** begin Data entries **

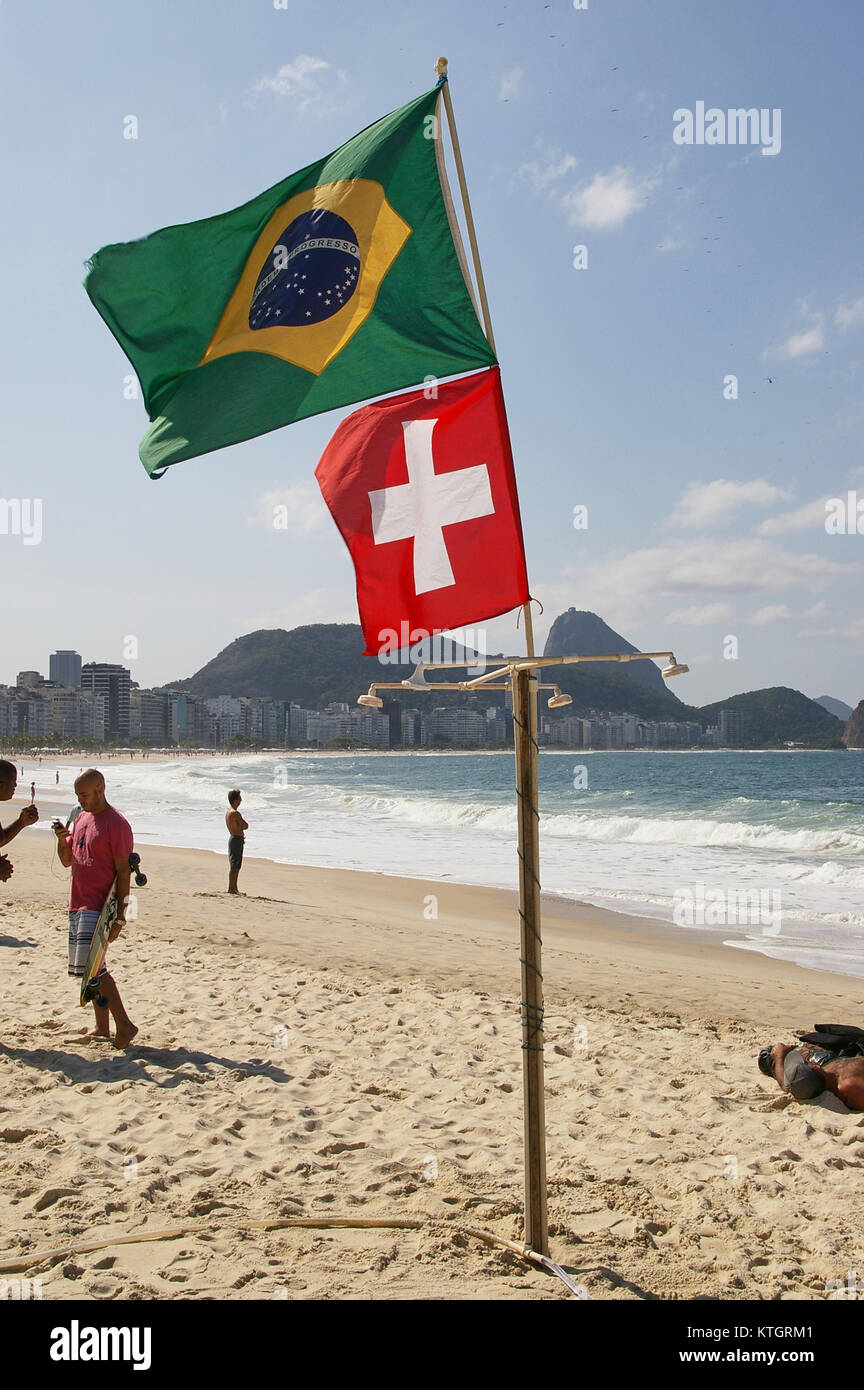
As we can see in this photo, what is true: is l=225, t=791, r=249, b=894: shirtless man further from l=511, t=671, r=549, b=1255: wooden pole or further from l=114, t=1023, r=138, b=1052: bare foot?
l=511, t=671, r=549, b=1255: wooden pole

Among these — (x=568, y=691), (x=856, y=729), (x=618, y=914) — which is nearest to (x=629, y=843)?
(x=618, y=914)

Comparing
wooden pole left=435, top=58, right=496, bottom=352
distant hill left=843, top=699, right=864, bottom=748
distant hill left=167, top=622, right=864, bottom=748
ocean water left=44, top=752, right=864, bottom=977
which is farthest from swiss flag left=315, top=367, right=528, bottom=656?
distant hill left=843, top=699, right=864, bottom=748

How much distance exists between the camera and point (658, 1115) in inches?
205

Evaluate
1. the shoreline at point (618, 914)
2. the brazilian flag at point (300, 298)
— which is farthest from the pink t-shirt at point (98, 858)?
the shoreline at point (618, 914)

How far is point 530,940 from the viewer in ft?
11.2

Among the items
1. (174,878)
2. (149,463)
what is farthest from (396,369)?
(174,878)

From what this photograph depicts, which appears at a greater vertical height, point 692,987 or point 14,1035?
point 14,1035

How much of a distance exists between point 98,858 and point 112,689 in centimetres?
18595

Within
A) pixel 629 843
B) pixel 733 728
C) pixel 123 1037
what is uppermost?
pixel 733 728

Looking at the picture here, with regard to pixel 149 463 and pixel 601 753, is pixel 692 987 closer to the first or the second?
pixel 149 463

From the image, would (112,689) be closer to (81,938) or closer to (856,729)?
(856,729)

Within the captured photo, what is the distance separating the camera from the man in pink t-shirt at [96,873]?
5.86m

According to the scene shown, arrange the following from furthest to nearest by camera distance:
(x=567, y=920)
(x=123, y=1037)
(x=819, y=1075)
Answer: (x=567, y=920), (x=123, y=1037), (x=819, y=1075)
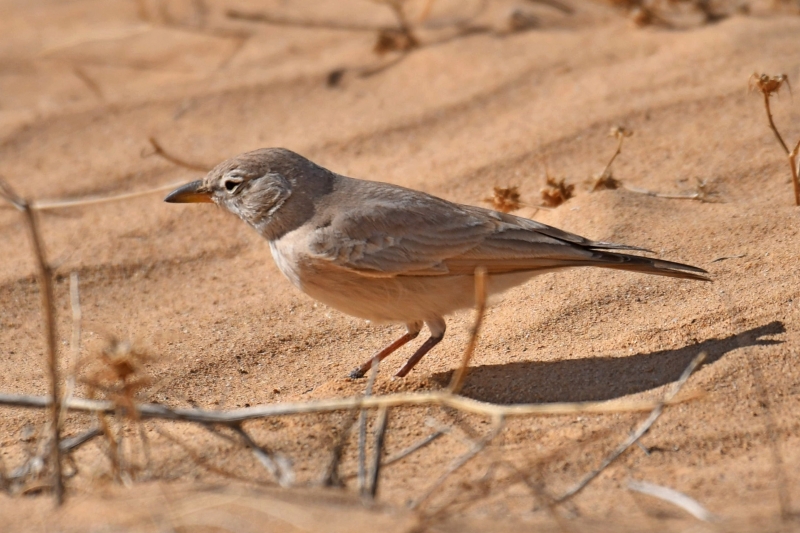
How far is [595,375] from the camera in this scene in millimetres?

** end Data entries **

(What the exercise asks)
Copy out only the entries from the line with "From what this" to the end of the entries, both ends included and the pictures left out, shifting every number in the answers (the point coordinates and the distances) up by 56.

(Correct answer)
From what this photograph depicts, which appears at a greater vertical height, point 692,987 or point 14,1035?
point 70,1091

How much of a distance exists between point 98,858 and point 112,689 in centimetres?
18651

Within
A) pixel 629 843
B) pixel 733 728
C) pixel 123 1037
what is uppermost?
pixel 789 784

Looking at the picture here, with regard to pixel 149 463 and pixel 601 753, is pixel 692 987 closer to the first or the second?
pixel 205 519

From the image, would (112,689) be closer to (81,938) or closer to (856,729)?
(912,785)

Within the captured photo, what is the distance separating the camera from the man in pink t-shirt at [96,873]?
61.86m

According to the scene shown, arrange the following from furthest to nearest by camera distance:
(x=567, y=920)
(x=123, y=1037)
(x=819, y=1075)
Answer: (x=623, y=976), (x=179, y=1093), (x=875, y=1131)
How far is [595,375] from the camera in this scene in millimetres?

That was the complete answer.